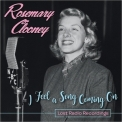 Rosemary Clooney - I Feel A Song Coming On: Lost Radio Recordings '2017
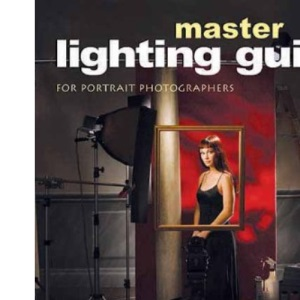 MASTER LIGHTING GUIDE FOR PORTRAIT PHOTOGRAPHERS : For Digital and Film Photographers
########
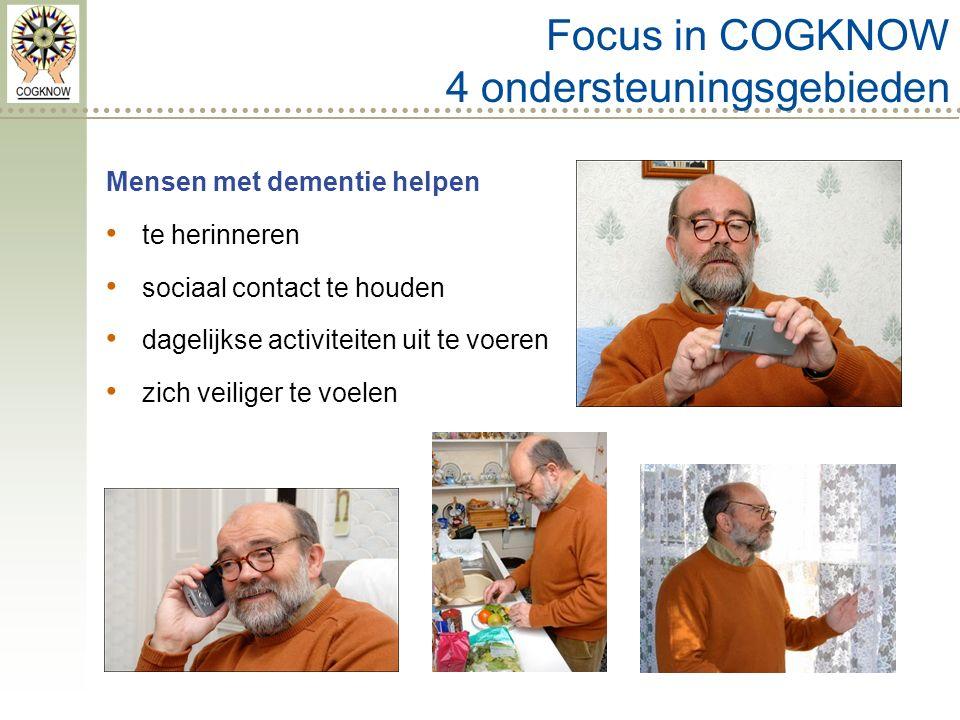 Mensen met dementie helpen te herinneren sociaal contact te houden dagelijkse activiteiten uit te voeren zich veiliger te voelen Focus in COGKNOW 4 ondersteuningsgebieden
########
- Problem to work on -
Your task is to copy only the lines above starting at the one containing "Rosemary Clooney - I" and ending at the one containing "MASTER LIGHTING GUIDE". Copy them exactly, both ends included, and omit the pictures.

- Written response -
 Rosemary Clooney - I Feel A Song Coming On: Lost Radio Recordings '2017
 MASTER LIGHTING GUIDE FOR PORTRAIT PHOTOGRAPHERS : For Digital and Film Photographers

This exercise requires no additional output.